Types of replicates:

  • Technical replicates: Same sample measured multiple times (same biological source)
  • Biological replicates: Different samples from the same condition (different biological sources)

The fraction field identifies files that come from pre-fractionated samples. When a single sample is separated into multiple fractions before mass spectrometry analysis, each fraction is run as a separate file.

Key behaviors:

  • Peptides identified in multiple fractions of the same sample/replicate count as ONE identification during FDR calculation
  • Intensities can be aggregated across fractions for quantification
  • Use sequential numbering (1, 2, 3, 4…) for fraction identifiers

When to use fractionation:

  • Offline fractionation (e.g., high-pH reversed-phase, SCX)
  • Size-exclusion chromatography
  • Any workflow where one sample produces multiple raw files

The treatment_group field defines the experimental conditions for differential analysis. This is how you specify which samples should be compared against each other.

Key behaviors:

  • Used by the differential analysis algorithms to define comparison groups
  • Requires at least 2 groups with 2+ files each for statistical analysis
  • Labels should be descriptive (e.g., “Control”, “Disease”, “Treated”, “Untreated”)

Examples:

  • Control vs Disease
  • Baseline vs Week4 vs Week8
  • Vehicle vs Drug_LowDose vs Drug_HighDose

How Experimental Design Affects Your Results

Section titled “How Experimental Design Affects Your Results”

During peptide-level false discovery rate (FDR) calculation, identifications are grouped by sample and replicate.

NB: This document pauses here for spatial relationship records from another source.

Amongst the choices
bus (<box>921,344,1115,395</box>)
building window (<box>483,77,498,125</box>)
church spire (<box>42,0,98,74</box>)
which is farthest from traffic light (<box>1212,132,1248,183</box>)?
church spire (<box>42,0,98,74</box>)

Effect: If the same peptide is identified in multiple fractions of the same sample/replicate, it counts as one identification, not multiple. This prevents inflating your peptide counts when using fractionation.

Example:

  • Peptide PEPTIDEK found in Fraction 1 of Sample_A, Replicate 1
  • Peptide PEPTIDEK found in Fraction 3 of Sample_A, Replicate 1
  • Result: Counts as 1 unique peptide identification

During protein-level FDR calculation, identifications are grouped by treatment_group, sample, and replicate.

Effect: This ensures proper tracking of which proteins are identified in which replicates, enabling accurate assessment of identification reproducibility across your experiment.

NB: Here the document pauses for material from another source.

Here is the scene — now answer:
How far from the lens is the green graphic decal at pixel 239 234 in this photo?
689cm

Setup: 6 samples, 3 controls and 3 disease cases, no fractionation, no technical replicates.

Filesamplereplicatefractiontreatment_group
Control_1.rawControl_111Control
Control_2.rawControl_221Control
Control_3.rawControl_331Control
Disease_1.rawDisease_111Disease
Disease_2.rawDisease_221Disease
Disease_3.rawDisease_331Disease

Notes:

  • Each file is a unique biological sample
  • Sample names are unique across all files
  • Replicate numbers are sequential within each treatment group
  • Fraction is set to 1 for all files (no fractionation)

Setup: 2 samples, each pre-fractionated into 4 fractions (8 total files).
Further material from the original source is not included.